■ The input
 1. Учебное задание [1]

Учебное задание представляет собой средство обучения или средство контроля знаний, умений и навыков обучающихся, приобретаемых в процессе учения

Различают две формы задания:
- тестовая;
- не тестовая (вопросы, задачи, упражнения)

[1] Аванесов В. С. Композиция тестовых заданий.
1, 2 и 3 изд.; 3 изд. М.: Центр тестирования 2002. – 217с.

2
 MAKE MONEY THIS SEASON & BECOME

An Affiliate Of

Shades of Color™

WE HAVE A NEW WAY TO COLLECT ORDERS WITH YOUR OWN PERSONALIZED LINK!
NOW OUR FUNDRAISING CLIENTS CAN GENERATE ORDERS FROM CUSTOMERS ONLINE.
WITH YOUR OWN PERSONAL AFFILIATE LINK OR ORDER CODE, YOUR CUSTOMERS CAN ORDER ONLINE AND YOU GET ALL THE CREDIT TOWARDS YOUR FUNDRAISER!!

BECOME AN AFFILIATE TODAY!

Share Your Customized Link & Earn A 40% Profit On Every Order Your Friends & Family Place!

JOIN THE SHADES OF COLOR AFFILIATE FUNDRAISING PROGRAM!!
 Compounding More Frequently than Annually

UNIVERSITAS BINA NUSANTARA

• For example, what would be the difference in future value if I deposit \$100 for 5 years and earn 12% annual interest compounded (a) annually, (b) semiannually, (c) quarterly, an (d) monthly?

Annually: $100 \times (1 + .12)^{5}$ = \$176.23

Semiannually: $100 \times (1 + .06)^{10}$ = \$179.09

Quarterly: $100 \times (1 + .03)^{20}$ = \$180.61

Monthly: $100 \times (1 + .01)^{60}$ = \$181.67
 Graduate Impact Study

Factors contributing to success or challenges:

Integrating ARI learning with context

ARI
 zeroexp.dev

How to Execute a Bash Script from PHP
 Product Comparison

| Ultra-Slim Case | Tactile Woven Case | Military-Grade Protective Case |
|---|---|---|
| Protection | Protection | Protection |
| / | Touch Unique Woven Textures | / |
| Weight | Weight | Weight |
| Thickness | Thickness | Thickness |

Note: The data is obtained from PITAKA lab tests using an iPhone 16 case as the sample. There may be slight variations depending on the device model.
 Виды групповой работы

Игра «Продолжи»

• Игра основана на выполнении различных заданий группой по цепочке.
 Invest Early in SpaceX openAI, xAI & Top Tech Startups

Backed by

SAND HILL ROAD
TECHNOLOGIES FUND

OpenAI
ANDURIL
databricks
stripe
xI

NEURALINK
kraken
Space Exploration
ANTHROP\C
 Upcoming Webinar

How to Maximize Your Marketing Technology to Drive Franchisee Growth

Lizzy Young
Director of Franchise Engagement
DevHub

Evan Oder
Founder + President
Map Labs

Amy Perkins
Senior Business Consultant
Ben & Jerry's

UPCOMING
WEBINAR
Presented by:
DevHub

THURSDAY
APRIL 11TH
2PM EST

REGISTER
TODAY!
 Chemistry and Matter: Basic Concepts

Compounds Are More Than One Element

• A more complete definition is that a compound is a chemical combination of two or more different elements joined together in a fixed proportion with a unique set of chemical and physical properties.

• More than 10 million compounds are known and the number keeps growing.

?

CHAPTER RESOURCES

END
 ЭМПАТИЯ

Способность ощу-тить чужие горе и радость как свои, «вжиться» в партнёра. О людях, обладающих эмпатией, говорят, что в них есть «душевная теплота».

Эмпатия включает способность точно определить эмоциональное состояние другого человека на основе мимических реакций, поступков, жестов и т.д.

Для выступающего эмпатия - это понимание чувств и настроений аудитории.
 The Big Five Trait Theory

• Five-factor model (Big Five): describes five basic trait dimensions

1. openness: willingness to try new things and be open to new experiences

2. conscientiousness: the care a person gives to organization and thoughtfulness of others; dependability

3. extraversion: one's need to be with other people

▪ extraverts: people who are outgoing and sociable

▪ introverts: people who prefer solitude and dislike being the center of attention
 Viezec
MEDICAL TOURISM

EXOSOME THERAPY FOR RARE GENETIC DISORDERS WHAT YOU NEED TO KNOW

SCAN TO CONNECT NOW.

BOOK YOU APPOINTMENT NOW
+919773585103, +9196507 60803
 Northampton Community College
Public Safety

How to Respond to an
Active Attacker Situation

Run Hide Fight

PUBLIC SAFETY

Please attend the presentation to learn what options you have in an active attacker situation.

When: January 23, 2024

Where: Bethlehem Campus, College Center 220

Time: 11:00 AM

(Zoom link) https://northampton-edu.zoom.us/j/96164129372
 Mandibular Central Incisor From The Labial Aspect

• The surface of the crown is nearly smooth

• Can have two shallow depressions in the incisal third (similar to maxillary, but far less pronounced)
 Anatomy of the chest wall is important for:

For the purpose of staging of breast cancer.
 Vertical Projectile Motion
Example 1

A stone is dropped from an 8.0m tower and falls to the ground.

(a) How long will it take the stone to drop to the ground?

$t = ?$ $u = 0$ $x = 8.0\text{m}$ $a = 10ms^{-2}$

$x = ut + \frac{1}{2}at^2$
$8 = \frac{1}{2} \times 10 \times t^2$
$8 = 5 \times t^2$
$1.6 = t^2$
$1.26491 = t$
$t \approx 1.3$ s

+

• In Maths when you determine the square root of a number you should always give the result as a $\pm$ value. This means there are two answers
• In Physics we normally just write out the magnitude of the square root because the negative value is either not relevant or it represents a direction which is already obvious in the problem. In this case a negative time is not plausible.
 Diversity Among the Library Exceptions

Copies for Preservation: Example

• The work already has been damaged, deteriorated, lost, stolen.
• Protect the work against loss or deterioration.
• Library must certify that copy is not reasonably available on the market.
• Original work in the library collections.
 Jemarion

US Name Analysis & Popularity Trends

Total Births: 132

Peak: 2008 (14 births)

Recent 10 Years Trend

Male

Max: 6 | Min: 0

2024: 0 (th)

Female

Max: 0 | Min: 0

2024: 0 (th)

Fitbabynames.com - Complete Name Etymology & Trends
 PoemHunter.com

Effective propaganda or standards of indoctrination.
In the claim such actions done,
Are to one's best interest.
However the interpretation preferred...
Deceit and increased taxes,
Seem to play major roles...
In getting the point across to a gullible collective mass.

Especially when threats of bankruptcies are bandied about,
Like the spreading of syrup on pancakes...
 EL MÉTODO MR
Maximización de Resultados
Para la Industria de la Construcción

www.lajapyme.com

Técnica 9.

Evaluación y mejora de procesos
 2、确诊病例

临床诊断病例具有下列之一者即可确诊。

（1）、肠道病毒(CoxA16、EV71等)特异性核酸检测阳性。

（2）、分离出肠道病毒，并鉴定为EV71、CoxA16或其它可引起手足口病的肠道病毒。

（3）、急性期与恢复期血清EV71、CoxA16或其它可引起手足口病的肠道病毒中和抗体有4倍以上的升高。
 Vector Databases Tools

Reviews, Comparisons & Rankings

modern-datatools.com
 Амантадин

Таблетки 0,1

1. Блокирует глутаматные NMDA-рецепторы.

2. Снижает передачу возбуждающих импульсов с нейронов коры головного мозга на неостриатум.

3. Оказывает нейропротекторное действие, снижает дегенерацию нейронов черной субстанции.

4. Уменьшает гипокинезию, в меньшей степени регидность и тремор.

■ About this task
Retrieve each line from the records above where the word "that" occurs.

■ Answer space
• A more complete definition is that a compound is a chemical combination of two or more different elements joined together in a fixed proportion with a unique set of chemical and physical properties.
• Library must certify that copy is not reasonably available on the market.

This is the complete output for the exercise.